Jeff Bridges, and the newcomer Hailee Steinfeld (above) stomp around in the wild west for Joel and Ethan Coen, not remaking the John Wayne classic for which he deservedly won Best Actor at the Oscars, but rather retelling the story from Charles Portis' grande novel from 1968. Darkly comedic, which is more than familiar territory for the Coen's, and rich in dramatic landscape, another area in which the Coen's succeed, the project seems tailor made for them. Upon announcement of the "remake", a lot of people figured the role of Marshall "Rooster" Cogburn would go to Tommy Lee Jones, but the Coen's made their usual right choice in picking their Dude Jeff Bridges. He's at once calm yet gruff, a man of undeniable guilt and guile, and he bubbles underneath his skin with the kind of violence and self-loathing that permanently sets a man apart from everyone he meets. It's undeniably astounding work from a master of his craft. 

We have, in the role of little Maddie Ross (avenging her father's death, why she hires Mr. Cogburn to escort her over Indian territory), Hailee Steinfeld and the birth of a new star.

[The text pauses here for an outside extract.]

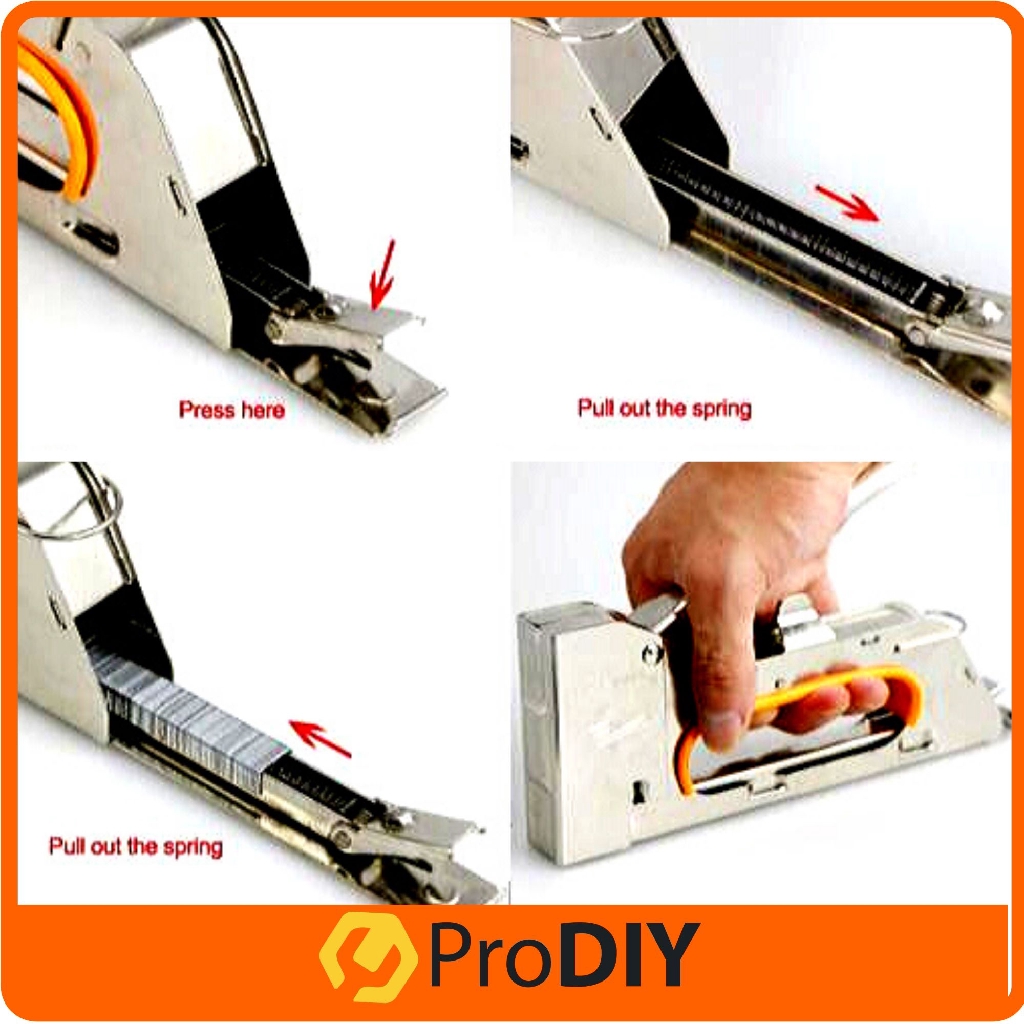 Press here

Pull out the spring

Pull out the spring

ProDIY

And at only around 14 years old, she shows the confidence of an actress, veteran and twice her age, tackling the Coen's verbose screenplay and treating it like it's merely second nature, or if the words are somehow only an echo of what's really going on inside her head. She's one of those actresses you can look at and see every wheel turning, yet they never manage to surprise at every turn. Think of James Spader and his work in Two Days in the Valley - sharp, cunning, and crafty. Only, this is a 14 year old girl. In a Coen's western. We're being treated here. 

The supporting cast surrounding Bridges and Steinfeld are at the tops of their respective games as well - Matt Damon, Texas Ranger shows us his subtly... sexual? side and never once loses his focus on the character - the flesh-over-faith style of his performance only enhances the spiritual tones of the film, and gives our two leads more to play off of. He's a generous actor. Barry Pepper and Josh Brolin round out our semi-big name cast and do solid, if nothing else, work.

And that, of course, brings us to the Coen's themselves. Since Blood Simple back in 1984, they've been light years ahead of everyone else in terms of approach and execution, to even the smallest of details. True Grit proves no different. Carter Burwell's beautiful and haunting score, riffing from 19th century hymnal pieces, provides the perfect cherry for our old-school sundae, and Roger Deakins captures the western, and tragic, landscape like only he can. 

It's a beautiful, beautiful film, that seeks only to tell a story, and not bombard us with life lessons or morality (moreso than is needed for the story). It's suggested, from the beginning, that Maddie Ross never did much with her life accept seek revenge for her father. And maybe that was enough for her. We, as the audience, certainly don't need to know anymore.